TAREFA A >> Liste todas as pessoas mencionadas pelo nome no texto sobre o educador Pedro Além, apresentado mais abaixo.
TAREFA B >> Dê sequência ao texto sobre o educador Pedro Além, que aparece mais abaixo, a partir da última frase apresentada.

TEXTO DE ORIGEM >>
--*--

Uma educação à frente do tempo (II)

Continuando o assunto da semana passada, onde relatei a importância do pensamento e das reflexões elaboradas pelo professor Pedro Além a respeito da inclusão dos portadores de necessidades especiais nas escolas regulares, em meados da década de 1940, hoje trago mais um pouco do pensamento visionário deste grande educador em Catanduva.

Infelizmente, mesmo com todo o seu esforço pela efetiva mudança de uma lei educacional tão injusta, Dr. Pedro nunca chegou a figurar entre os grandes nomes da educação nacional.

“Alegou-se, na época, que a ausência desse reconhecimento foi uma iniciativa política para protegê-lo diante do governo ditatorial de Vargas”, relatou sua filha, a psicopedagoga Angela F. Além, anos atrás.

Angela ainda argumentou que se a proposta de mudança na lei tivesse uma iniciativa política, ela não teria demorado décadas para ser efetivada na prática. “Haveria por trás dela também um interesse político que se desencadearia a vontade política, acelerando o processo de implantação prática da nova lei, o que não aconteceu”, salientou.

O grande debate sobre a inclusão dos portadores de necessidades especiais nas discussões acadêmicas e dentro dos processos legais sentiu explosão na década de 1990, quando se iniciou grande movimento a respeito dessa temática.

Para todos

Dentro de suas inquietações pedagógicas, Dr. Pedro Além, que já demonstrara grande preocupação com os portadores de necessidades especiais, também colaborou muito com a população mais carente.

--*--

DADOS REGISTRADOS >>
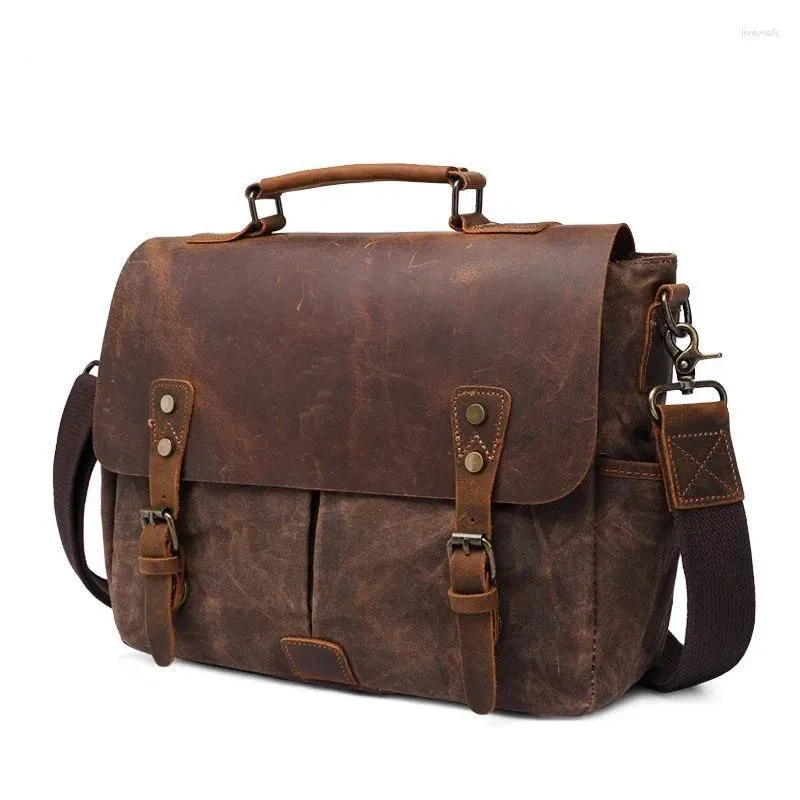 Rugzak Vintage canvas gesplitste tas van echt leer Enkele schouder Messenger Casual Pography Waterdichte voering Camera mannelijk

--*--

RESPOSTA A >> Pedro Além, Angela F. Além, Vargas

RESPOSTA B >>
No ano de 1957, Dr. Pedro apresentou importante projeto ao Ministério da Educação, como sugestão de lei, aliando questões sociais com o âmbito educacional. Nessa época, já se discutia a elaboração de uma LDB – Lei de Diretrizes e Bases da Educação – que seria promulgada em 20 de dezembro de 1961, quase trinta anos após ser prevista pela Constituição de 1934.

A proposta apresentada pelo referido educador versava sobre o ensino primário gratuito para todos, o que fez Dr. Pedro ser reconhecido como elaborador e apresentador da proposta, fato que não tinha acontecido no caso anterior da inclusão.

O projeto recebeu alterações e foi apresentado em plenário no Congresso Nacional, em 1961, através da voz do então senador Mourão Vieira, que leu o projeto do Dr. Pedro Além, intitulado “Escola Primária Gratuita para Todos”. (Finalizo a temática na próxima edição da coluna).

“Escola Primária Gratuita para Todos”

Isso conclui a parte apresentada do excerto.